▶ [SHORT TASK]: Rewrite the listing below as a numbered list, omitting blank lines and leaving out the pictures.
- - -
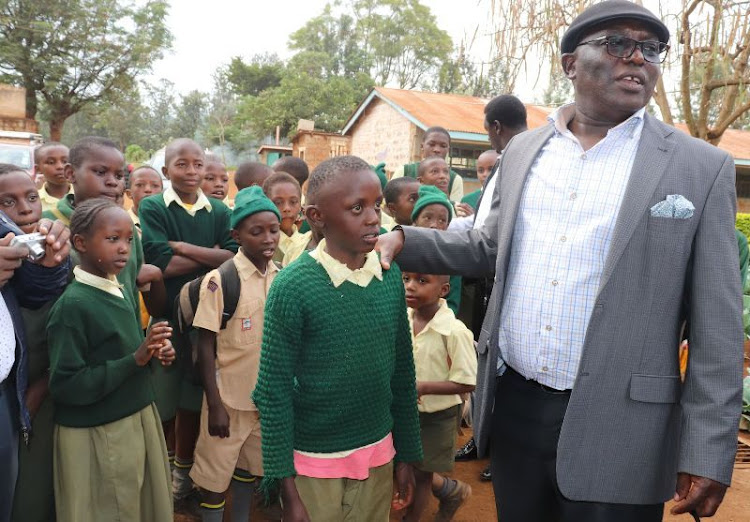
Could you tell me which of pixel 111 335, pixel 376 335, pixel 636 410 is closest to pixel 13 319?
pixel 111 335

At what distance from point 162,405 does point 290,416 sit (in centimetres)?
157

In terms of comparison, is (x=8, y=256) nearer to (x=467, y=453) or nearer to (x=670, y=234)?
(x=670, y=234)

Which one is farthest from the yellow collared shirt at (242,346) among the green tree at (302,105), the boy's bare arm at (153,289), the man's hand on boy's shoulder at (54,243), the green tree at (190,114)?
the green tree at (190,114)

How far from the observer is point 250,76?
1506 inches

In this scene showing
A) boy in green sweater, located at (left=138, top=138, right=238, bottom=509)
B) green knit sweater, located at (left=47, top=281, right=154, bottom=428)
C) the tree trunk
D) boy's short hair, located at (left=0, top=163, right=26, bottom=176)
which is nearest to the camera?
green knit sweater, located at (left=47, top=281, right=154, bottom=428)

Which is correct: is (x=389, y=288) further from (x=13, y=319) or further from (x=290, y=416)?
(x=13, y=319)

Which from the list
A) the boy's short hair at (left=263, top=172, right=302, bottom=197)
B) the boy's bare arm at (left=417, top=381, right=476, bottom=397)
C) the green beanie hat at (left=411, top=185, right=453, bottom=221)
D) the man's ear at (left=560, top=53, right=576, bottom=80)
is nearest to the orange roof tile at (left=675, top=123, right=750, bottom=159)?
the green beanie hat at (left=411, top=185, right=453, bottom=221)

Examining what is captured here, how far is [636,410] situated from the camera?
1.76 metres

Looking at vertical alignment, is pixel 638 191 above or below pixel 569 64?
below

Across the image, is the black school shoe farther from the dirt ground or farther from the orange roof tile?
the orange roof tile

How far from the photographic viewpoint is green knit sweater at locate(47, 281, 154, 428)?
2.23 meters

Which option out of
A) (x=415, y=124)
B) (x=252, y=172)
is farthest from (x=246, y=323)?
(x=415, y=124)

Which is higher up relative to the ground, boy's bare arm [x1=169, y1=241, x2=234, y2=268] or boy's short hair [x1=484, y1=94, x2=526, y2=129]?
boy's short hair [x1=484, y1=94, x2=526, y2=129]

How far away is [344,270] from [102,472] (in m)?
1.32
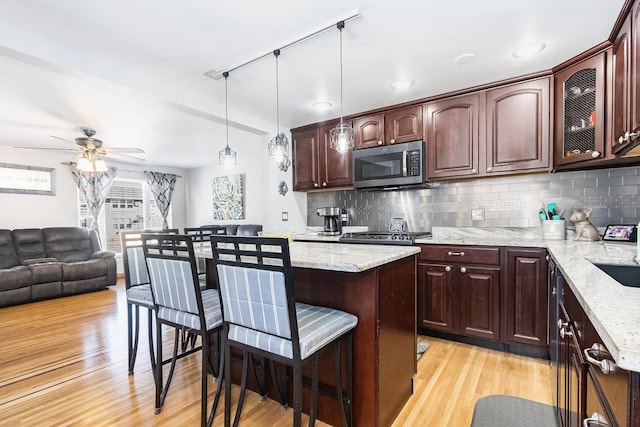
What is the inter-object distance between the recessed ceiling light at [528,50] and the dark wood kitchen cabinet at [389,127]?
0.94m

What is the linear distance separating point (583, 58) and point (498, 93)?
1.88 feet

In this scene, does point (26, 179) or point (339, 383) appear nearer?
point (339, 383)

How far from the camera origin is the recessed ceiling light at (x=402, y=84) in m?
2.62

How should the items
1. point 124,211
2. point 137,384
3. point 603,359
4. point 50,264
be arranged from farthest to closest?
1. point 124,211
2. point 50,264
3. point 137,384
4. point 603,359

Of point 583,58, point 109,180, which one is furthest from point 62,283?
point 583,58

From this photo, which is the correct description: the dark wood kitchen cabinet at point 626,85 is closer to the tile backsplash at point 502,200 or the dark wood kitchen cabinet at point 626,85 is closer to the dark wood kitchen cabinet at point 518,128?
the dark wood kitchen cabinet at point 518,128

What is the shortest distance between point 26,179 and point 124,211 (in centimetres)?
156

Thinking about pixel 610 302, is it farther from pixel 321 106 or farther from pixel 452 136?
pixel 321 106

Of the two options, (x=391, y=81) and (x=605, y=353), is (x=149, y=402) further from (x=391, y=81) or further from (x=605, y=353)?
(x=391, y=81)

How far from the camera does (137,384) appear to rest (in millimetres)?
2076

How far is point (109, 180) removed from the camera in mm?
5738

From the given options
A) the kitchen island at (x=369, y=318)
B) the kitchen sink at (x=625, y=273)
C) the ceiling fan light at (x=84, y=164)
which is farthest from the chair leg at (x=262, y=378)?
the ceiling fan light at (x=84, y=164)

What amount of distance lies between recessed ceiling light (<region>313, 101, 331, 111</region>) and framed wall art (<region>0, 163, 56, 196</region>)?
4824 mm

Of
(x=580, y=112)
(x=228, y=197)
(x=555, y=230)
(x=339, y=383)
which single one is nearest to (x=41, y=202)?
(x=228, y=197)
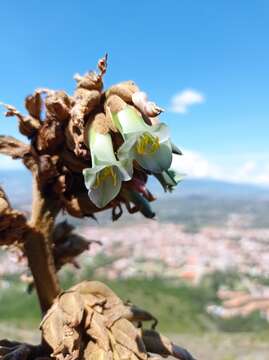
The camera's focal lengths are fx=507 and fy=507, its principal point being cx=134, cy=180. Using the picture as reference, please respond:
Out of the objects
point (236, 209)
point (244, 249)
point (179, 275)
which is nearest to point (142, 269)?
point (179, 275)

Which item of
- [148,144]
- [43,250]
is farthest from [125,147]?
[43,250]

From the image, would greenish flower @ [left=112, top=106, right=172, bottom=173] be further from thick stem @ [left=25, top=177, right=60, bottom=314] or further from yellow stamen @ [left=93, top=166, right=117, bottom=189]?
thick stem @ [left=25, top=177, right=60, bottom=314]

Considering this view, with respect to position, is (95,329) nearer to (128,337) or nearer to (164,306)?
(128,337)

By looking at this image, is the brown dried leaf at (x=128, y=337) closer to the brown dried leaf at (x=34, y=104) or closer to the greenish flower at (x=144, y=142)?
the greenish flower at (x=144, y=142)

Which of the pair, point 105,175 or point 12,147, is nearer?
point 105,175

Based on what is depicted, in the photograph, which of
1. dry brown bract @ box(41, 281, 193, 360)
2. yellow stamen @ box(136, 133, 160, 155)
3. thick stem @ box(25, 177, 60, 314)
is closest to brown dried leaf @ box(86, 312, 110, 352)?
dry brown bract @ box(41, 281, 193, 360)

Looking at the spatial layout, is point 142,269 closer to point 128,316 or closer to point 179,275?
point 179,275

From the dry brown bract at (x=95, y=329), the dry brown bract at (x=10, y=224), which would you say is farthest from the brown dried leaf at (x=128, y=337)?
the dry brown bract at (x=10, y=224)
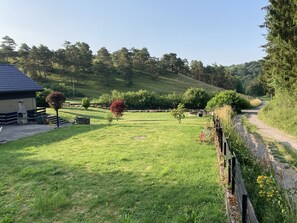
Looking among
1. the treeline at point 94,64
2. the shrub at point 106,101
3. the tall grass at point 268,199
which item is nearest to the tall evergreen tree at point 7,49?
the treeline at point 94,64

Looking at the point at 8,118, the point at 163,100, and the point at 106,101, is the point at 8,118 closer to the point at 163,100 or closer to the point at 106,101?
the point at 106,101

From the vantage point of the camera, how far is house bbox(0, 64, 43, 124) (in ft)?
64.2

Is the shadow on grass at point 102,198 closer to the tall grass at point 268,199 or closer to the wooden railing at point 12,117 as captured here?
the tall grass at point 268,199

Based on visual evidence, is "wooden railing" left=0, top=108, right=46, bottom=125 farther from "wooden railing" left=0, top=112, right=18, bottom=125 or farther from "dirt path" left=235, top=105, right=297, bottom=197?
"dirt path" left=235, top=105, right=297, bottom=197

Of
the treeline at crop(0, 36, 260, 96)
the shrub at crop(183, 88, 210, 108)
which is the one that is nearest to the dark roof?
the shrub at crop(183, 88, 210, 108)

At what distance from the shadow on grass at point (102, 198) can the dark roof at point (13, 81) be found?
51.2ft

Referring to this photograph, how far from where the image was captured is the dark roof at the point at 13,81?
66.5ft

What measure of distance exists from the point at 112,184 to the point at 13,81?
742 inches

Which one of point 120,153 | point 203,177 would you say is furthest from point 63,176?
point 203,177

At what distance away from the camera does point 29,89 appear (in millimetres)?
21594

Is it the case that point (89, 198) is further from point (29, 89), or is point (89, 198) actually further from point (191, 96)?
point (191, 96)

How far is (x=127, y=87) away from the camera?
69000 mm

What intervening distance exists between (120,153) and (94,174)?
2.26m

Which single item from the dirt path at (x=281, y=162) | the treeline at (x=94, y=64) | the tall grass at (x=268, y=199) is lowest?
the dirt path at (x=281, y=162)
- - -
▶ [OUTPUT]:
1. Could you tell me which of pixel 111 335, pixel 376 335, pixel 636 410 is closest to pixel 13 319?
2. pixel 111 335
3. At what distance from point 162,405 does point 290,416 sit (in centimetres)?
4. 157
5. In terms of comparison, is (x=8, y=256) nearer to (x=467, y=453) or nearer to (x=670, y=234)?
6. (x=670, y=234)
7. Which one is farthest from the yellow collared shirt at (242,346) among the green tree at (302,105), the boy's bare arm at (153,289), the man's hand on boy's shoulder at (54,243), the green tree at (190,114)?
8. the green tree at (190,114)
9. How far from the observer is point 250,76?
10. 1506 inches
11. In this scene showing
12. A) boy in green sweater, located at (left=138, top=138, right=238, bottom=509)
13. B) green knit sweater, located at (left=47, top=281, right=154, bottom=428)
14. C) the tree trunk
15. D) boy's short hair, located at (left=0, top=163, right=26, bottom=176)
16. which is nearest to the camera?
17. green knit sweater, located at (left=47, top=281, right=154, bottom=428)
18. Which is correct: is (x=389, y=288) further from (x=13, y=319) or further from (x=290, y=416)?
19. (x=13, y=319)
20. Which from the list
21. A) the boy's short hair at (left=263, top=172, right=302, bottom=197)
22. B) the boy's bare arm at (left=417, top=381, right=476, bottom=397)
23. C) the green beanie hat at (left=411, top=185, right=453, bottom=221)
24. D) the man's ear at (left=560, top=53, right=576, bottom=80)
25. is nearest to the orange roof tile at (left=675, top=123, right=750, bottom=159)?
26. the green beanie hat at (left=411, top=185, right=453, bottom=221)
27. Examining what is captured here, how far is [636,410] situated from the camera?
28. 1.76 metres
29. Looking at vertical alignment, is pixel 638 191 above or below pixel 569 64?
30. below
31. Across the image, is the black school shoe farther from the dirt ground or farther from the orange roof tile?
32. the orange roof tile
33. How far from the photographic viewpoint is green knit sweater at locate(47, 281, 154, 428)?
34. 2.23 meters
35. Which option out of
36. A) (x=415, y=124)
37. B) (x=252, y=172)
38. is farthest from (x=246, y=323)?
39. (x=415, y=124)
40. Which is higher up relative to the ground, boy's bare arm [x1=169, y1=241, x2=234, y2=268] or boy's short hair [x1=484, y1=94, x2=526, y2=129]?
41. boy's short hair [x1=484, y1=94, x2=526, y2=129]
42. How far away is [344,270] from [102,472] (in m)?
43. 1.32
44. What is the inter-object distance between the recessed ceiling light at [528,50] and the dark wood kitchen cabinet at [389,127]?
45. 0.94m
46. What is the linear distance separating point (583, 58) and point (498, 93)?
47. 1.88 feet
48. In this scene, does point (26, 179) or point (339, 383) appear nearer?
49. point (339, 383)
50. How far from the camera origin is the recessed ceiling light at (x=402, y=84) in m?
51. 2.62
52. How should the items
53. 1. point 124,211
54. 2. point 137,384
55. 3. point 603,359
56. 4. point 50,264
57. be arranged from farthest to closest?
58. 1. point 124,211
59. 2. point 50,264
60. 3. point 137,384
61. 4. point 603,359
62. Of point 583,58, point 109,180, which one is furthest from point 62,283?
63. point 583,58
64. From this photo, which is the correct description: the dark wood kitchen cabinet at point 626,85 is closer to the tile backsplash at point 502,200 or the dark wood kitchen cabinet at point 626,85 is closer to the dark wood kitchen cabinet at point 518,128?
65. the dark wood kitchen cabinet at point 518,128
66. What is the shortest distance between point 26,179 and point 124,211 (in centimetres)?
67. 156
68. Thinking about pixel 610 302, is it farther from pixel 321 106 or farther from pixel 452 136?
69. pixel 321 106
70. Of the two options, (x=391, y=81) and (x=605, y=353), is (x=149, y=402) further from (x=391, y=81) or further from (x=605, y=353)?
71. (x=391, y=81)
72. How far from the camera does (137,384) appear to rest (in millimetres)?
73. 2076
74. How far is point (109, 180) removed from the camera in mm?
75. 5738
76. From the given options
77. A) the kitchen island at (x=369, y=318)
78. B) the kitchen sink at (x=625, y=273)
79. C) the ceiling fan light at (x=84, y=164)
80. which is farthest from the chair leg at (x=262, y=378)?
81. the ceiling fan light at (x=84, y=164)
82. What amount of distance lies between recessed ceiling light (<region>313, 101, 331, 111</region>) and framed wall art (<region>0, 163, 56, 196</region>)?
83. 4824 mm
84. Of
85. (x=580, y=112)
86. (x=228, y=197)
87. (x=555, y=230)
88. (x=339, y=383)
89. which single one is nearest to (x=41, y=202)?
90. (x=228, y=197)
91. The camera's focal lengths are fx=507 and fy=507, its principal point being cx=134, cy=180. Using the picture as reference, please respond:
92. Out of the objects
93. point (236, 209)
94. point (244, 249)
95. point (179, 275)
96. which is nearest to point (142, 269)?
97. point (179, 275)
98. Which item of
99. - [148,144]
100. - [43,250]
101. is farthest from [125,147]?
102. [43,250]
103. From the image, would greenish flower @ [left=112, top=106, right=172, bottom=173] be further from thick stem @ [left=25, top=177, right=60, bottom=314] or further from yellow stamen @ [left=93, top=166, right=117, bottom=189]?
104. thick stem @ [left=25, top=177, right=60, bottom=314]
105. Considering this view, with respect to position, is (95,329) nearer to (128,337) or nearer to (164,306)?
106. (128,337)
107. By looking at this image, is the brown dried leaf at (x=128, y=337) closer to the brown dried leaf at (x=34, y=104) or closer to the greenish flower at (x=144, y=142)?
108. the greenish flower at (x=144, y=142)
109. Which of the pair, point 105,175 or point 12,147, is nearer?
110. point 105,175
111. Based on what is depicted, in the photograph, which of
112. 1. dry brown bract @ box(41, 281, 193, 360)
113. 2. yellow stamen @ box(136, 133, 160, 155)
114. 3. thick stem @ box(25, 177, 60, 314)
115. is closest to brown dried leaf @ box(86, 312, 110, 352)?
116. dry brown bract @ box(41, 281, 193, 360)
117. Looking at the spatial layout, is point 142,269 closer to point 128,316 or closer to point 179,275?
118. point 179,275
119. From the dry brown bract at (x=95, y=329), the dry brown bract at (x=10, y=224), which would you say is farthest from the brown dried leaf at (x=128, y=337)?
120. the dry brown bract at (x=10, y=224)
121. Looking among
122. 1. the treeline at point 94,64
123. 2. the shrub at point 106,101
124. 3. the tall grass at point 268,199
125. which item is nearest to the tall evergreen tree at point 7,49?
126. the treeline at point 94,64
127. Looking at the point at 8,118, the point at 163,100, and the point at 106,101, is the point at 8,118 closer to the point at 163,100 or closer to the point at 106,101?
128. the point at 106,101
129. From the vantage point of the camera, how far is house bbox(0, 64, 43, 124) (in ft)?
130. 64.2
131. Is the shadow on grass at point 102,198 closer to the tall grass at point 268,199 or closer to the wooden railing at point 12,117 as captured here?
132. the tall grass at point 268,199
133. Based on visual evidence, is "wooden railing" left=0, top=108, right=46, bottom=125 farther from "wooden railing" left=0, top=112, right=18, bottom=125 or farther from "dirt path" left=235, top=105, right=297, bottom=197?
134. "dirt path" left=235, top=105, right=297, bottom=197
135. Of
136. the treeline at crop(0, 36, 260, 96)
137. the shrub at crop(183, 88, 210, 108)
138. which is the one that is nearest to the dark roof?
139. the shrub at crop(183, 88, 210, 108)
140. At what distance from the shadow on grass at point (102, 198) can the dark roof at point (13, 81) be found?
141. 51.2ft
142. Referring to this photograph, how far from where the image was captured is the dark roof at the point at 13,81?
143. 66.5ft
144. What measure of distance exists from the point at 112,184 to the point at 13,81?
145. 742 inches
146. Which one of point 120,153 | point 203,177 would you say is furthest from point 63,176?
147. point 203,177
148. At what distance away from the camera does point 29,89 appear (in millimetres)?
149. 21594
150. Is it the case that point (89, 198) is further from point (29, 89), or is point (89, 198) actually further from point (191, 96)?
151. point (191, 96)
152. How far is (x=127, y=87) away from the camera?
153. 69000 mm
154. What intervening distance exists between (120,153) and (94,174)?
155. 2.26m
156. Which single item from the dirt path at (x=281, y=162) | the treeline at (x=94, y=64) | the tall grass at (x=268, y=199) is lowest?
157. the dirt path at (x=281, y=162)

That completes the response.